Ghana generates approximately 15,000 tonnes of solid waste every single day. Less than 10% of that is formally recycled. The rest ends up in landfills, waterways, and communities — creating a public health crisis, an environmental catastrophe, and, for the right investor, an extraordinary economic opportunity. JCS Investments has been quietly building what we believe is West Africa's most compelling circular economy investment portfolio, and the results are beginning to speak for themselves.
Understanding the Circular Economy Opportunity
The circular economy is not simply about recycling. It is a fundamentally different model of production and consumption — one in which waste from one process becomes feedstock for another, products are designed for durability and disassembly, and economic value circulates rather than being extracted and discarded. In a developing market context, the circular economy opportunity is even more compelling than in mature markets, because the gap between current practice and optimal practice is so much larger.
JCS Investments' Circular Economy Portfolio
Our circular economy portfolio currently spans six operating companies and two in development. These range from Ghana's largest PET plastic recycling facility — which processes over 2,000 tonnes per month and supplies food-grade recycled plastic to multinational consumer goods companies — to an innovative agricultural waste biogas facility that converts cassava processing waste into cooking fuel for 12,000 households.
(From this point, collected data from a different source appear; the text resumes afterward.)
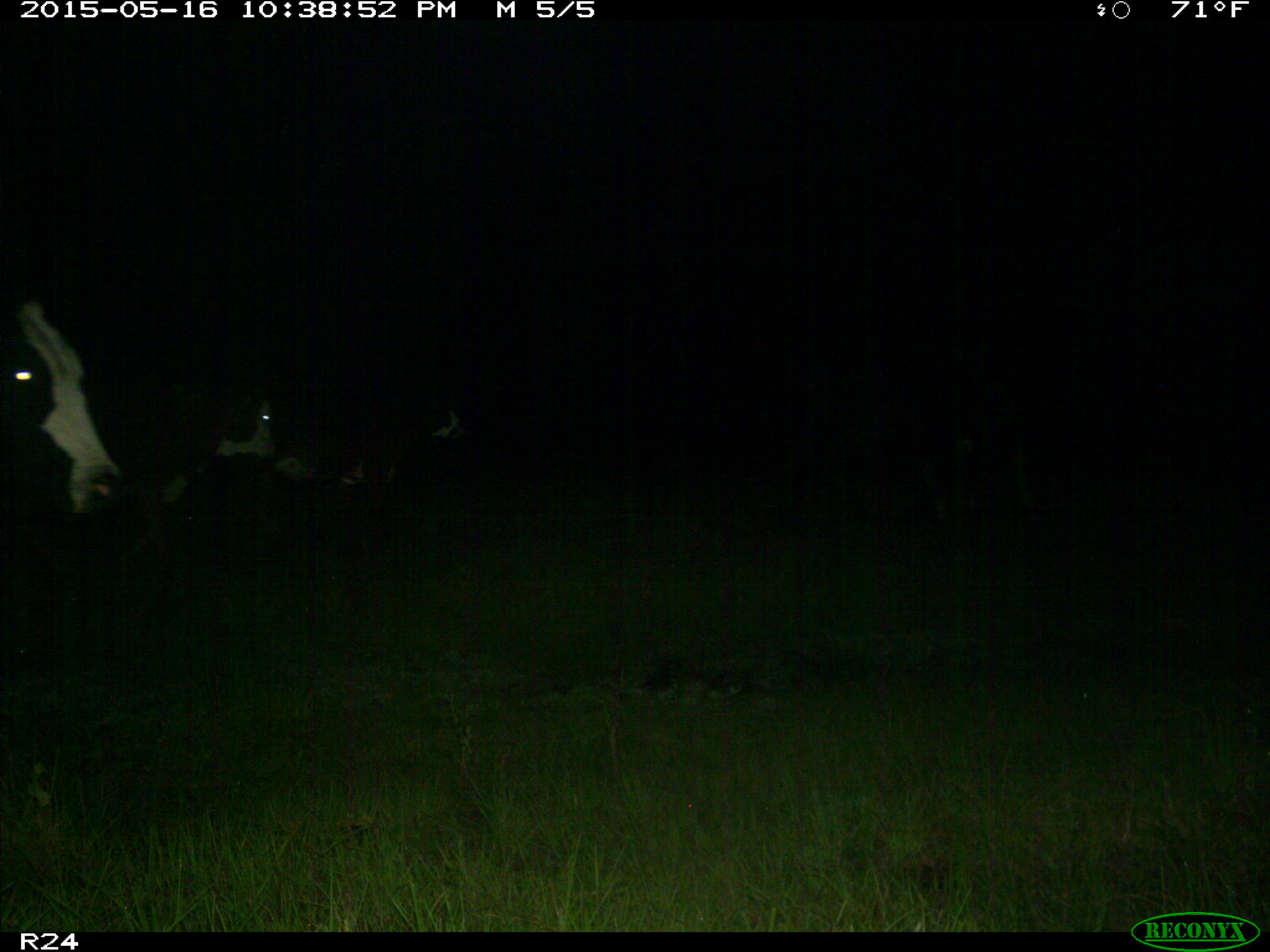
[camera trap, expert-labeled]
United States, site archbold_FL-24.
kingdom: Animalia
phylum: Chordata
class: Mammalia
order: Artiodactyla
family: Bovidae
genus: Bos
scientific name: Bos taurus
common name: domestic cow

What these businesses share is a model in which environmental impact and financial performance are structurally aligned. The more waste they divert from landfill, the more revenue they generate. The more they reduce carbon emissions, the more carbon credits they earn. This alignment makes circular economy businesses uniquely resilient — they benefit from tightening environmental regulation rather than being threatened by it.
Returns and Risk Profile
Our circular economy portfolio has generated an average IRR of 22% since inception, with low correlation to broader market indices. This is not despite the sustainability focus — it is because of it. Businesses that turn waste into value have inherently low input costs, growing regulatory tailwinds, and premium pricing power with ESG-conscious multinational buyers. We expect this performance to continue as Ghana's formal waste management sector grows.